Das LAG hat der Klage – wie bereits das Arbeitsgericht – entsprochen. Nach der Zivilprozessordnung sind u.a. „Schmutz- und Erschwerniszulagen“ unpfändbar. Dabei werde zwischen verschiedenen Erschwernissen der Arbeit nicht unterschieden. Erschwernisse für den Arbeitnehmer könnten sich sowohl aufgrund der Art der auszuübenden Tätigkeit als auch regelmäßig wechselnden Dienstschichten oder einer Arbeitsleistung in der Nacht oder an Feiertagen ergeben. Dies führe zur Unpfändbarkeit von Schichtzulagen und von Zuschlägen für Arbeiten zu ungünstigen Zeiten.

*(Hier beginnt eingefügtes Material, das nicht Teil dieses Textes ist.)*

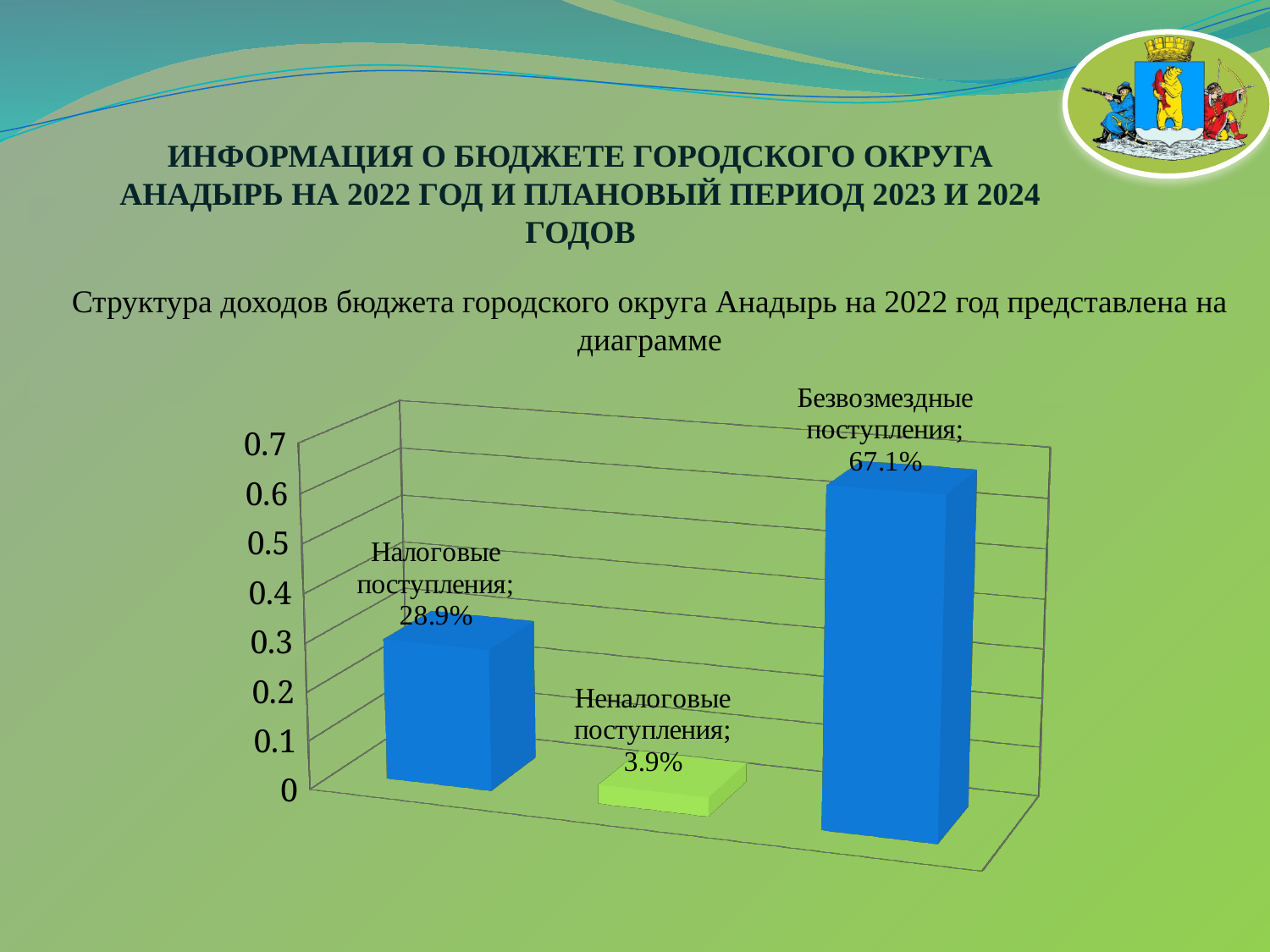
What is the value for Неналоговые поступления? 3.9% What is the difference between Безвозмездные поступления and Налоговые поступления? 38.2% Which category has the highest value? Безвозмездные поступления How many categories are shown in the chart? 3 What is the difference between Налоговые поступления and Неналоговые поступления? 25.0% What is the value for Налоговые поступления? 28.9% What kind of chart is shown on the slide? bar chart What is the highest tick value shown on the vertical axis? 0.7 Which is larger, Налоговые поступления or Неналоговые поступления? Налоговые поступления Is the value for Безвозмездные поступления greater or less than 0.5 on the axis? greater Which category has the lowest value? Неналоговые поступления What is the value for Безвозмездные поступления? 67.1%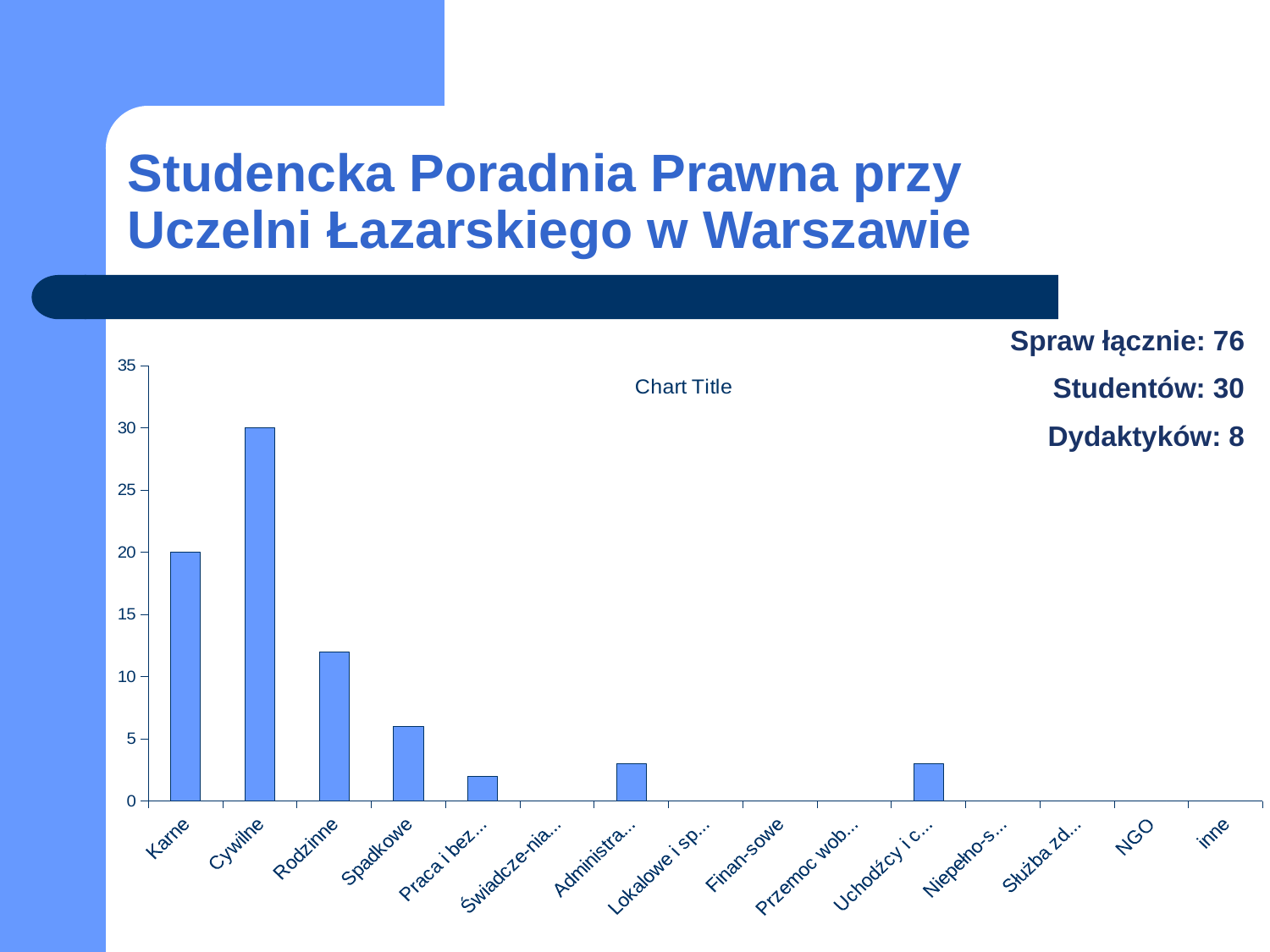
What is the value for Karne? 20 Which is larger, the value for Spadkowe or the value for NGO? Spadkowe What is the value for Cywilne? 30 Is the value for Spadkowe greater or less than 10? less What is the difference between the values for Cywilne and Karne? 10 How many categories are shown on the x axis? 15 Which is larger, the value for Karne or the value for Rodzinne? Karne What type of chart is shown on the slide? bar chart Which category has the highest value? Cywilne What is the title shown on the chart? Chart Title Is the value for Rodzinne greater or less than 10? greater Is the value for Cywilne greater or less than 25? greater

Das Bürgerliche Gesetzbuch bestimmt, dass unpfändbare Forderungen nicht abgetreten werden können. Hieraus folge, dass die Zuschläge dem Arbeitnehmer auszuzahlen seien. Die Treuhänderin könne sie nicht einziehen und an die Gläubiger verteilen.

Quelle | LAG Berlin-Brandenburg, Urteil vom 9.1.2015, 3 Sa 1335/14, Abruf-Nr. 143918 unter www.iww.de.


Betriebsratswahl:

Keine nachträgliche Anpassung der Geschlechterquote

| Die Besetzung eines nach Geschlechterproporz gewählten Betriebsrats ist nicht nachträglich anzupassen, wenn die Geschlechterquote im Nachrückverfahren übererfüllt wird. |

Zu diesem Ergebnis kam das Arbeitsgericht Köln. Nach dem Betriebsverfassungsgesetz muss das Geschlecht der Minderheit in einem Betriebsrat mindestens seinem zahlenmäßigen Anteil an der Belegschaft entsprechend vertreten sein. Dies wird durch entsprechende Verfahrensregeln sichergestellt. Im entschiedenen Fall war nach diesen Verfahrensregeln eine Bewerberin (Geschlecht der Minderheit) in den Betriebsrat eingezogen. Sie hatte einen Bewerber, der im direkten Vergleich mehr Stimmen erzielt hatte, „verdrängt“. Später schied ein (anderes) männliches Mitglied aus dem Betriebsrat aus. Dieses wurde im Nachrückverfahren durch eine Bewerberin ersetzt. Der Betriebsrat vertrat die Auffassung, dass die Minderheitenquote nunmehr übererfüllt sei. Die zunächst in den Betriebsrat eingezogene Bewerberin müsse aus dem Betriebsrat ausscheiden und der zunächst „verdrängte“ Bewerber Mitglied des Betriebsrats werden.

Das Arbeitsgericht Köln ist dieser Argumentation nicht gefolgt. Es hat festgestellt, dass die zunächst in den Betriebsrat eingezogene Bewerberin Mitglied des Betriebsrats bleibt. Sie wird nicht durch den „verdrängten“ Bewerber ausgetauscht.

Quelle | Arbeitsgericht Köln, Beschluss vom 12.11.2014, 17 BV 296/14, Abruf-Nr. 143871  unter www.iww.de.